Durante il summit di giovedì a Jakarta saranno programmati gli interventi di ricostruzione delle comunità e dei villaggi della costa distrutti dal maremoto e verrà esteso anche all'oceano Indiano l'attuale sistema di allarme usato da 26 paesi che si affacciano sull'oceano Pacifico.
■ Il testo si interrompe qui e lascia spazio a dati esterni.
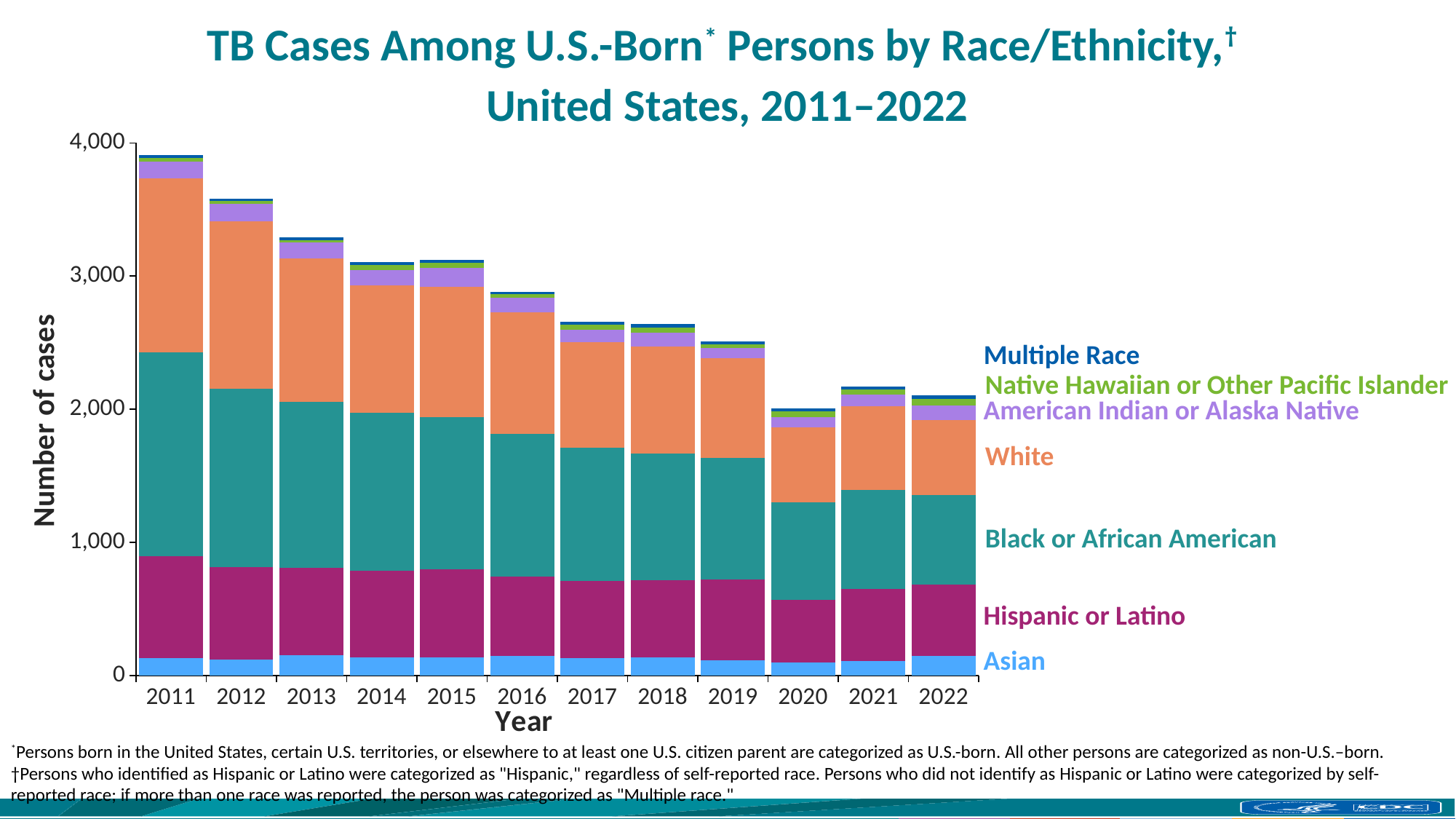
Which year has the larger total number of cases, 2011 or 2022? 2011 What kind of chart is shown on the slide? Stacked bar chart What is the label of the y axis? Number of cases Is the total number of cases in 2016 greater or less than 3,000? less Which year has the lowest total number of TB cases among U.S.-born persons? 2020 Which race/ethnicity group accounts for the largest segment of the 2011 bar? Black or African American How many years are shown along the x axis of the chart? 12 Which year has the highest total number of TB cases among U.S.-born persons? 2011 Do the total number of cases generally rise or fall from 2011 to 2022? Fall Is the total number of cases in 2011 greater or less than 3,000? greater How many race/ethnicity series does the legend list? 7 Is the total number of cases in 2020 greater or less than 3,000? less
Tra gli 11 paesi colpiti dall'onda anomala solo l'Indonesia ha ricevuto un avvertimento indiretto sull'imminente catastrofe; la Thailandia, la cui economia si basa in gran parte sul turismo straniero, esercita pressioni per estendere il sistema di difesa comune contro lo tsunami.
La conferenza è accolta con favore anche dal presidente filippino Gloria Macapal Arroyo "non solo per far partire la macchina degli aiuti internazionali, ma soprattutto per costruire un sistema di prevenzione e di difesa comune" contro simili tragedie.
Il problema della sicurezza riguarda anche la Cina: le numerose dighe, necessarie all'economia del paese, sono a rischio in una zona che è caratterizzata dalle numerose scosse sismiche. Un terremoto nella regione autonoma del Tibet o nella provincia dello Yunnan sarebbe fatale e potrebbe causare numerose vittime.